---------- Listed entries ----------

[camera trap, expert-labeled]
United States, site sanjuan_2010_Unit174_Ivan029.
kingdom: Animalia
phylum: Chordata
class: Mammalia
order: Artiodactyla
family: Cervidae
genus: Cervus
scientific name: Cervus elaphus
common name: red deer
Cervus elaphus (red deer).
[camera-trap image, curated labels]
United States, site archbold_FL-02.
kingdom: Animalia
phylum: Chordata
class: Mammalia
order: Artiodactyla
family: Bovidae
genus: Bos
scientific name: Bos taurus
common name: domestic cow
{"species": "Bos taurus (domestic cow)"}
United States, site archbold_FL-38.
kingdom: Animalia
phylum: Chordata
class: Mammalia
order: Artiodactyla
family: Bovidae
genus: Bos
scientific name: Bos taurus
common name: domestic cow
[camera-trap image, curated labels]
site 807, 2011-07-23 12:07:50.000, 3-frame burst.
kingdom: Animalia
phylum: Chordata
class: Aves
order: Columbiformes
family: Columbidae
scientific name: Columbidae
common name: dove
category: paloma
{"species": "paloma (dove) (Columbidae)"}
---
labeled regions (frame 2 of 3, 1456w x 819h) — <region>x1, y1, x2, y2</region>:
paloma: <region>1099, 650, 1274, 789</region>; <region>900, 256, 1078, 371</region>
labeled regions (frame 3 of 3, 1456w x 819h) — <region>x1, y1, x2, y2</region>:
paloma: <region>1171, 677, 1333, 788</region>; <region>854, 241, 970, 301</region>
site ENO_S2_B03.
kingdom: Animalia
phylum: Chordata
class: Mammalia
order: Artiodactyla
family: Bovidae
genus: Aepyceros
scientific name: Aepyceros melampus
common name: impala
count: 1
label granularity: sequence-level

----------

§ **What this task involves**:
What lines of the material above contain "United"? Return each of them.

§ **Response**:
United States, site sanjuan_2010_Unit174_Ivan029.
United States, site archbold_FL-02.
United States, site archbold_FL-38.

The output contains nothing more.